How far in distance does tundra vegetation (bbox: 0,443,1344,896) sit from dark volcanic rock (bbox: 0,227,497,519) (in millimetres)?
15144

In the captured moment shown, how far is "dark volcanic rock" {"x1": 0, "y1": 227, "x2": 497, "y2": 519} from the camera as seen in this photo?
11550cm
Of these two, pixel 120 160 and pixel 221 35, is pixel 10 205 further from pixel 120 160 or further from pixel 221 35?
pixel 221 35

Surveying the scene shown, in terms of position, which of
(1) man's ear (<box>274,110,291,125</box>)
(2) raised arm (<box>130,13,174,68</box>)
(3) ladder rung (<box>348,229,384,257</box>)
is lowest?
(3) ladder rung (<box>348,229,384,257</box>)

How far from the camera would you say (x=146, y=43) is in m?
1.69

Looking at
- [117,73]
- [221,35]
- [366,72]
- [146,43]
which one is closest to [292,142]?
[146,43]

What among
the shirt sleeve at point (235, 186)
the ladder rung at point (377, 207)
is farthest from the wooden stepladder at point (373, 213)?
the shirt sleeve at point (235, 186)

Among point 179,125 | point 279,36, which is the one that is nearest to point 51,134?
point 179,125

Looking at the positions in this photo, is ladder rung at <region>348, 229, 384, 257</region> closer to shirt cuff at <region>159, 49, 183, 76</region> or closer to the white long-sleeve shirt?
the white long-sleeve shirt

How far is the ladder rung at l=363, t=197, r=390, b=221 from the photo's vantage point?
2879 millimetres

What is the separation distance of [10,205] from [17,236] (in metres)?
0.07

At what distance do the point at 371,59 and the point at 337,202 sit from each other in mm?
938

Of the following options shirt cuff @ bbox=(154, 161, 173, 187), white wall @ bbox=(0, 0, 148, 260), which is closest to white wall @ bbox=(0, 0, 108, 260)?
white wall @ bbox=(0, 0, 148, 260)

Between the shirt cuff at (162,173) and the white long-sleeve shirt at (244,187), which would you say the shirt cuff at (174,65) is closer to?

## REQUIREMENT:
Turn every line of the listing above into a numbered list, leaving out the blank lines.

## COMPLETE ANSWER:
1. How far in distance does tundra vegetation (bbox: 0,443,1344,896) sit from dark volcanic rock (bbox: 0,227,497,519) (in millimetres)?
2. 15144
3. In the captured moment shown, how far is "dark volcanic rock" {"x1": 0, "y1": 227, "x2": 497, "y2": 519} from the camera as seen in this photo?
4. 11550cm
5. Of these two, pixel 120 160 and pixel 221 35, is pixel 10 205 further from pixel 120 160 or further from pixel 221 35?
6. pixel 221 35
7. Surveying the scene shown, in terms of position, which of
8. (1) man's ear (<box>274,110,291,125</box>)
9. (2) raised arm (<box>130,13,174,68</box>)
10. (3) ladder rung (<box>348,229,384,257</box>)
11. is lowest?
12. (3) ladder rung (<box>348,229,384,257</box>)
13. How far from the camera would you say (x=146, y=43) is in m?
14. 1.69
15. Looking at
16. - [117,73]
17. - [221,35]
18. - [366,72]
19. - [146,43]
20. which one is closest to [292,142]?
21. [146,43]
22. What among
23. the shirt sleeve at point (235, 186)
24. the ladder rung at point (377, 207)
25. is farthest from the wooden stepladder at point (373, 213)?
26. the shirt sleeve at point (235, 186)
27. Among point 179,125 | point 279,36, which is the one that is nearest to point 51,134?
28. point 179,125
29. Looking at the positions in this photo, is ladder rung at <region>348, 229, 384, 257</region> closer to shirt cuff at <region>159, 49, 183, 76</region> or closer to the white long-sleeve shirt?
30. the white long-sleeve shirt
31. How far is the ladder rung at l=363, t=197, r=390, b=221 from the photo's vantage point?
32. 2879 millimetres
33. What is the separation distance of [10,205] from [17,236] (in metres)?
34. 0.07
35. At what distance do the point at 371,59 and the point at 337,202 sit from each other in mm?
36. 938
37. Of the following options shirt cuff @ bbox=(154, 161, 173, 187), white wall @ bbox=(0, 0, 148, 260), which is closest to white wall @ bbox=(0, 0, 108, 260)?
38. white wall @ bbox=(0, 0, 148, 260)
39. Between the shirt cuff at (162,173) and the white long-sleeve shirt at (244,187), which would you say the shirt cuff at (174,65) is closer to?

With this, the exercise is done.